For those who are in positions of power as far as decision-making, I encourage thoughtful pauses and reflection when making decisions that have real-world impact, even in the face of apparent crises. I like Tsoukas’ Conjunctive Theorizing approach for these purposes, encouraging decision makers to complexify rather than simplify when attempting to introduce new policies or actions (poetic praxeology is such a lovely concept). What is needed for both the pain and opioid problems must be big picture thinking, zooming way out to ask big questions like why is mental illness and opioid use disorder rising, and why is chronic pain increasing in prevalence and burden? Means to address these issues will not make good political sound bites, and will not allow a politician to wave a figure showing reduction in number of opioid prescriptions and claim victory, at least not within a 4-year electoral cycle. These are legacy decisions that must cross party lines.

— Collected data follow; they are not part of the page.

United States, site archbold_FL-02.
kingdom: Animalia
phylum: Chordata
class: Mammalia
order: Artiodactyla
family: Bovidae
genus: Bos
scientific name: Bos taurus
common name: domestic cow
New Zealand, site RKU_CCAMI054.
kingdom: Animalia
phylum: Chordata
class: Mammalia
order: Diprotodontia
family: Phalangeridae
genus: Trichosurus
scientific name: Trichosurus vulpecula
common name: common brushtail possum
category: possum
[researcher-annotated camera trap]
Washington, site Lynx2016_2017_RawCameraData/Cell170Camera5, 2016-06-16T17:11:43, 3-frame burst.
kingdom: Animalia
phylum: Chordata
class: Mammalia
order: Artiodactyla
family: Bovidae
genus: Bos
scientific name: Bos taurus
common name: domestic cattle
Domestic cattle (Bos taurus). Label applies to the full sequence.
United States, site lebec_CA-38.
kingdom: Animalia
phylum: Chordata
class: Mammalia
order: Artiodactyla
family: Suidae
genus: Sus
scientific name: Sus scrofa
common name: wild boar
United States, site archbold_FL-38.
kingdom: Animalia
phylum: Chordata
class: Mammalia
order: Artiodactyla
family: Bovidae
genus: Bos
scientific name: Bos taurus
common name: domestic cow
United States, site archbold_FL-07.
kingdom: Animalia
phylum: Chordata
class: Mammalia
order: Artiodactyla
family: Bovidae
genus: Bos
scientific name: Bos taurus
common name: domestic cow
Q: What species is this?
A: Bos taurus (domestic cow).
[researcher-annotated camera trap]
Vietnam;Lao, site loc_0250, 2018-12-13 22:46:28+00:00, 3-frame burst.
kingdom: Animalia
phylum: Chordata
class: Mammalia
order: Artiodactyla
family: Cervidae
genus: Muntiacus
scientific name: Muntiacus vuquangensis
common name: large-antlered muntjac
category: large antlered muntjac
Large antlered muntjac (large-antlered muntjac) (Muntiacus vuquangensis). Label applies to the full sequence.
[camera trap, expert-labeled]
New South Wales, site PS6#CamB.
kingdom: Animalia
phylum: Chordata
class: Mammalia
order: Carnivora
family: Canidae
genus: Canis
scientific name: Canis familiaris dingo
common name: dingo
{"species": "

It is far past time to unlink the crisis of opioid use disorder from chronic pain. Change the metrics for success, look beyond short term solutions and quick wins, and be willing to explore the difficult questions facing our societies like isolation, equity, despair, and healthcare access. Give doctors the power and respect to practice in the best interests of their patients. Continue to explore and provide access to different pain management strategies but stop saying they’ll be the solution to the opioid crisis.
Only through complexifying and casting a critical lens on these problems from a position of empathy and genuine compassion do we have even a chance of finding anything that even looks like an effective solution to these huge social and public health problems.